● EXCERPTED PASSAGE:
· · · · ·

# Steps-Spur 6-27



## 4wahoo850 (Jul 16, 2012)

Massive color change and weed line 65 south of orange beach. 5 miles south of elbow we ran into the biggest line I've ever seen.This line went for 40+ miles east and west and the prettiest water Ive seen in a long time. looks like it went all the way to spur. Total- 1 wahoo, 7 dolphin. Lost a 300+ blue (it tried to eat a chicken dolhin we had hooked up on a 30. It took it for a min and put on a show, but nothing ever hooked up. Headed to elbow after trolling to hit some deep drop spots. Caught some nice snowies and tiles. Great day with good friends. non stop action all day. Very fishy waters. Catch em up.


----------



## Docs Holiday (Mar 11, 2012)

Great report! Y'all found the same one I did Tuesday around the spur. It was loaded with fish!


----------



## DAWGONIT (Jan 16, 2009)

Niiiiiiiiiiiiiice & thanks for sharing.
Troll 'em up.


----------



## marmidor (Mar 15, 2008)

Awesome work man!


----------



## Chris V (Oct 18, 2007)

I fished it Tuesday as well. Lot of fish in that line. Prob be a hwy during the tourney this weekend.

Great report


----------



## samoajoe (Dec 28, 2010)

I need to get tout there, but it doesn't look like it will be happening. Glad to hear you saw the marlin dance for you.


----------



## SoCal619 (Nov 18, 2011)

Awesome lookin bull!


----------



## fishsticker (Jan 11, 2009)

Yeah with the tourney this weekend that thing will be pillaged and plundered by end of day saturday.


----------

· · · · ·

Stored data entries
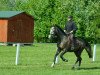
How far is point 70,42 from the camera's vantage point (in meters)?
18.8

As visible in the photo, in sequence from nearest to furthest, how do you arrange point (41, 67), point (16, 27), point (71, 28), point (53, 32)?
1. point (53, 32)
2. point (41, 67)
3. point (71, 28)
4. point (16, 27)

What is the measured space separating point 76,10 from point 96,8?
14.1 feet

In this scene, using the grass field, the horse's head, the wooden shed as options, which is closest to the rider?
the horse's head

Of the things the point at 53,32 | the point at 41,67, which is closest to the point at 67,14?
the point at 41,67

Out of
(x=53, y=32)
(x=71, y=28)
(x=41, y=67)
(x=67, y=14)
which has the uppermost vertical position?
(x=67, y=14)

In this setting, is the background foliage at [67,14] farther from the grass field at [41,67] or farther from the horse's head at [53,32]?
the horse's head at [53,32]

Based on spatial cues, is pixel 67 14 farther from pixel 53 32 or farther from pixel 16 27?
pixel 53 32

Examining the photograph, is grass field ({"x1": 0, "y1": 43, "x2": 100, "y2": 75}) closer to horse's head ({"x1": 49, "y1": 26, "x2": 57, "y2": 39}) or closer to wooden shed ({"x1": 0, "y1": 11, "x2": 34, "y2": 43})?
horse's head ({"x1": 49, "y1": 26, "x2": 57, "y2": 39})

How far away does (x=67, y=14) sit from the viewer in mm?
67562

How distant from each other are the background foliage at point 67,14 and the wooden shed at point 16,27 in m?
15.9

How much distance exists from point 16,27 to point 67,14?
2036 centimetres

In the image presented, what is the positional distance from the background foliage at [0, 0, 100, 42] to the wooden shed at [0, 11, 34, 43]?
52.2 feet

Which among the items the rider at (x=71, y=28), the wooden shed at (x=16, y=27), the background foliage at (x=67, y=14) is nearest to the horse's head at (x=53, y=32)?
the rider at (x=71, y=28)

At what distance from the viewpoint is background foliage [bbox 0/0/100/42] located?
65688 mm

· · · · ·

● DO THIS:
In the fishing report thread, what total catch does the first post give? The records play no part in the work that comes next.

● REPLY TO THE EXERCISE:
One wahoo and seven dolphin.